After the speech, a brief tour of the ring with a few handshakes and then a quick exit and the crowd happily leaves after a last minute appeal from a Poor People’s Campaign organizer…
I leave with mixed feelings. Yes, McCarthy is a good and a great man, but is it his followers and his young staff, is it more simply his guts in “buying the first drink” in New Hampshire that we applaud, or is it Presidential qualities that we admire? Someday, when our nation is ready for more stable forms of government, we may be ready for McCarthy, but for now his elitist cool seems wrong for wounded times that need the risk of an abrasive Kennedy flame to sear up the flesh. Meanwhile, New York’s liberals had a night on the town: if this has been a last hurrah it’s been one hell of a howl.

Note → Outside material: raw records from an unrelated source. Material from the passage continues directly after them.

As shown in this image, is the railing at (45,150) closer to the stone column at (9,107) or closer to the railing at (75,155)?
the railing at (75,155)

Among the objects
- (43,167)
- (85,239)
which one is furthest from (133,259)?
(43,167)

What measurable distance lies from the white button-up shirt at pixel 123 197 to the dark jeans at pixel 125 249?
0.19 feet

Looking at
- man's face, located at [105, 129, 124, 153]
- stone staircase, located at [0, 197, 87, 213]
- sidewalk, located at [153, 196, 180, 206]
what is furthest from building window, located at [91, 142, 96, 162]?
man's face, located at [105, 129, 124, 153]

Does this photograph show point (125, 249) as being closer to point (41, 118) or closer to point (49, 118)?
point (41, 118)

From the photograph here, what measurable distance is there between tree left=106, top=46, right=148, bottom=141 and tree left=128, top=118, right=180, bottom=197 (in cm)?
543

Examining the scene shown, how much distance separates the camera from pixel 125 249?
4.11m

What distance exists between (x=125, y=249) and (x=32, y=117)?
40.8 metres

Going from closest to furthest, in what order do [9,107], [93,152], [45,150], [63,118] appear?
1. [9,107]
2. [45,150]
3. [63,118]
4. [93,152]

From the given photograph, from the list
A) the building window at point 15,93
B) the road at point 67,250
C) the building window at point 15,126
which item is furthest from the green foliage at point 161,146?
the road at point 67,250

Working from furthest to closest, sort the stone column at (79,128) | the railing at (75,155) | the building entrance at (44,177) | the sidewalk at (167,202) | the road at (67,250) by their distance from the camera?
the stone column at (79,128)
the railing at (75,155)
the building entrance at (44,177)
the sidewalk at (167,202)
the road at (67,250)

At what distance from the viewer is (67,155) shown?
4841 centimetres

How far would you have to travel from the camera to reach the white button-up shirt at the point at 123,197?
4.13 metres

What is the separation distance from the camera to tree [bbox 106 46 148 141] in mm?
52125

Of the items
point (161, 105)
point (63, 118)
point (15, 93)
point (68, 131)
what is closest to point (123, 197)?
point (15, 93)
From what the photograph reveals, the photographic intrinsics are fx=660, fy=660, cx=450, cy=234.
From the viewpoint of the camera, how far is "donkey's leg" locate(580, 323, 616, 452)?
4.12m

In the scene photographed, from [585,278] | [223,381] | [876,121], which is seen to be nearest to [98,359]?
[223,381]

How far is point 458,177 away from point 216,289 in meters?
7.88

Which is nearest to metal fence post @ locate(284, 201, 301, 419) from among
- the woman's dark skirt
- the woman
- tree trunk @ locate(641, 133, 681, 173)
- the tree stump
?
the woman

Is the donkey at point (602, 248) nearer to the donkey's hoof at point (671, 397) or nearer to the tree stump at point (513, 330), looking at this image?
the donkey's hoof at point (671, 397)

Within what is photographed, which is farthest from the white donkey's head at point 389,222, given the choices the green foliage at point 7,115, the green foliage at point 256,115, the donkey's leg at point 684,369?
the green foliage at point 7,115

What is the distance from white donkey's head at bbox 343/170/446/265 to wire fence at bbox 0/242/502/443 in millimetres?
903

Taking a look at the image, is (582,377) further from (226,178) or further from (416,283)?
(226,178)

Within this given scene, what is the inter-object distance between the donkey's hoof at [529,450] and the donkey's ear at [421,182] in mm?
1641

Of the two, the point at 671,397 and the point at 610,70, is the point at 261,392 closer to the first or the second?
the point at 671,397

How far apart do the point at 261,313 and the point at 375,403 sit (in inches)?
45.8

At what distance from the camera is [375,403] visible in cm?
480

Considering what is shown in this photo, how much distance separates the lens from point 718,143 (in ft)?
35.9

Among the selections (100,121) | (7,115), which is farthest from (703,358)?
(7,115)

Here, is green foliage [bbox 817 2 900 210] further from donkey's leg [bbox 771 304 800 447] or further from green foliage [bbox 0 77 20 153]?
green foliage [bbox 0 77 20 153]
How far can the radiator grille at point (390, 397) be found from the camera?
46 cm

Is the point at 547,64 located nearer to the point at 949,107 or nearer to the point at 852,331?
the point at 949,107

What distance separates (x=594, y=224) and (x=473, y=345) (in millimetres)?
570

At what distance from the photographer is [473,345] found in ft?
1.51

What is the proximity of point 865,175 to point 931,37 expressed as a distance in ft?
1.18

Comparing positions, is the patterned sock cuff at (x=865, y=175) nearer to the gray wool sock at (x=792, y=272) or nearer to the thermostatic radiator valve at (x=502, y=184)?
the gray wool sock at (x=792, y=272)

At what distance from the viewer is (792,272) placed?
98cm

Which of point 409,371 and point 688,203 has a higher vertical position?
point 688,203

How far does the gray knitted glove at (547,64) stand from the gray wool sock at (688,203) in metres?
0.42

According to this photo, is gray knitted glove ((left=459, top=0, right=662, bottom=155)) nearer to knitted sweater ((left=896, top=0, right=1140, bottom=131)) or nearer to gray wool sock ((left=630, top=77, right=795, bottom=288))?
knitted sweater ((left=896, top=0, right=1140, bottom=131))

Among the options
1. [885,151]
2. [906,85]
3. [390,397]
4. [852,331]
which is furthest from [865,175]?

Perhaps the final words were those so eloquently spoken earlier in the evening by Robert Lowell — perhaps they best present the feelings that most liberals have about McCarthy. Lowell it was who first symbolized the intellectuals’ revolt against Johnson, and now Lowell who, in great personal sadness but patriotic caution and concern, must first sound a warning for a possible, but orderly retreat. Says Lowell: “What we want and seldom get is a President with an eye for the unexpected, one bold and generous in his mind…one with the serenity of casualness…We must stick by Senator McCarthy, and stick as fiercely as we can, to the end, to the turn of the tide, so that he — or, if not he, alas, another — may defeat Humphrey at Chicago and Nixon in November.”